Recast the rows below as a JSON list of strings, with one string per line and blank lines left out.

Some records:
▬▬▬

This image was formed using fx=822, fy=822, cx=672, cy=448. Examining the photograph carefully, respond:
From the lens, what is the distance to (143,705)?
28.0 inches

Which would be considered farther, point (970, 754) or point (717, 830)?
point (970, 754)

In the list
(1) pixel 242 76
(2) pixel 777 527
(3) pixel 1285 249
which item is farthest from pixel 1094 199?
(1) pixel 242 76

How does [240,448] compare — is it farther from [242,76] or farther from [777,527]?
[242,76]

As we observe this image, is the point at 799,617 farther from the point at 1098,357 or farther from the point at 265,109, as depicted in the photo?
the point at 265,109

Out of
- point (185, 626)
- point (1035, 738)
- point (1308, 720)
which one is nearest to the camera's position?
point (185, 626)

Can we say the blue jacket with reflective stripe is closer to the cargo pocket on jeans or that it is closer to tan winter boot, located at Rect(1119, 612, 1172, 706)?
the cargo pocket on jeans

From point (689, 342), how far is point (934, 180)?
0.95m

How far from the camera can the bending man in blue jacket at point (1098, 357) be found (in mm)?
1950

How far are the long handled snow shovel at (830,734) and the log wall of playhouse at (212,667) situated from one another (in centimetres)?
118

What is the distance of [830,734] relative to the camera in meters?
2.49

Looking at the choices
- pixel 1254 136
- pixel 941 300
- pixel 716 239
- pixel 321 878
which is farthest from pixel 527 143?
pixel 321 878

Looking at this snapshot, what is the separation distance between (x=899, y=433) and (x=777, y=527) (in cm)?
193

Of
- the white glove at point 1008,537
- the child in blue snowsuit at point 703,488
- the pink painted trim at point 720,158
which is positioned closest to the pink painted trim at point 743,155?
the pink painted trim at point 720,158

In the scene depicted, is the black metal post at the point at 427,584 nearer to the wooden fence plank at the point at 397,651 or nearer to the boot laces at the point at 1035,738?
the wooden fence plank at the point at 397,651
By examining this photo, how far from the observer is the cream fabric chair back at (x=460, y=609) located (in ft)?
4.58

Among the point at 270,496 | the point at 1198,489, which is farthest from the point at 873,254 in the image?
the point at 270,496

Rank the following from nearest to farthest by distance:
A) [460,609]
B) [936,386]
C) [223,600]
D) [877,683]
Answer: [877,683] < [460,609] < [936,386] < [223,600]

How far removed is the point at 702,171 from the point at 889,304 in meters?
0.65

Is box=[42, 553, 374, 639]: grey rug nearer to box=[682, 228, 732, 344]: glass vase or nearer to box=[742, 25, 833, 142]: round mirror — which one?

▬▬▬

● **Reply**:
[
  "This image was formed using fx=822, fy=822, cx=672, cy=448. Examining the photograph carefully, respond:",
  "From the lens, what is the distance to (143,705)?",
  "28.0 inches",
  "Which would be considered farther, point (970, 754) or point (717, 830)?",
  "point (970, 754)",
  "In the list",
  "(1) pixel 242 76",
  "(2) pixel 777 527",
  "(3) pixel 1285 249",
  "which item is farthest from pixel 1094 199?",
  "(1) pixel 242 76",
  "How does [240,448] compare — is it farther from [242,76] or farther from [777,527]?",
  "[242,76]",
  "As we observe this image, is the point at 799,617 farther from the point at 1098,357 or farther from the point at 265,109, as depicted in the photo?",
  "the point at 265,109",
  "Out of",
  "- point (185, 626)",
  "- point (1035, 738)",
  "- point (1308, 720)",
  "which one is nearest to the camera's position?",
  "point (185, 626)",
  "Can we say the blue jacket with reflective stripe is closer to the cargo pocket on jeans or that it is closer to tan winter boot, located at Rect(1119, 612, 1172, 706)?",
  "the cargo pocket on jeans",
  "From point (689, 342), how far is point (934, 180)?",
  "0.95m",
  "How far from the camera can the bending man in blue jacket at point (1098, 357) be found (in mm)?",
  "1950",
  "How far are the long handled snow shovel at (830,734) and the log wall of playhouse at (212,667) situated from one another (in centimetres)?",
  "118",
  "What is the distance of [830,734] relative to the camera in meters?",
  "2.49",
  "Looking at the choices",
  "- pixel 1254 136",
  "- pixel 941 300",
  "- pixel 716 239",
  "- pixel 321 878",
  "which is farthest from pixel 527 143?",
  "pixel 321 878",
  "Looking at this snapshot, what is the separation distance between (x=899, y=433) and (x=777, y=527) (in cm)?",
  "193",
  "Of",
  "- the white glove at point 1008,537",
  "- the child in blue snowsuit at point 703,488",
  "- the pink painted trim at point 720,158",
  "which is positioned closest to the pink painted trim at point 743,155?",
  "the pink painted trim at point 720,158",
  "In the scene depicted, is the black metal post at the point at 427,584 nearer to the wooden fence plank at the point at 397,651 or nearer to the boot laces at the point at 1035,738?",
  "the wooden fence plank at the point at 397,651",
  "By examining this photo, how far from the observer is the cream fabric chair back at (x=460, y=609) located (in ft)?",
  "4.58",
  "Among the point at 270,496 | the point at 1198,489, which is farthest from the point at 873,254 in the image?",
  "the point at 270,496",
  "Rank the following from nearest to farthest by distance:",
  "A) [460,609]",
  "B) [936,386]",
  "C) [223,600]",
  "D) [877,683]",
  "Answer: [877,683] < [460,609] < [936,386] < [223,600]",
  "How far removed is the point at 702,171 from the point at 889,304 in meters?",
  "0.65",
  "Is box=[42, 553, 374, 639]: grey rug nearer to box=[682, 228, 732, 344]: glass vase or nearer to box=[742, 25, 833, 142]: round mirror — which one?"
]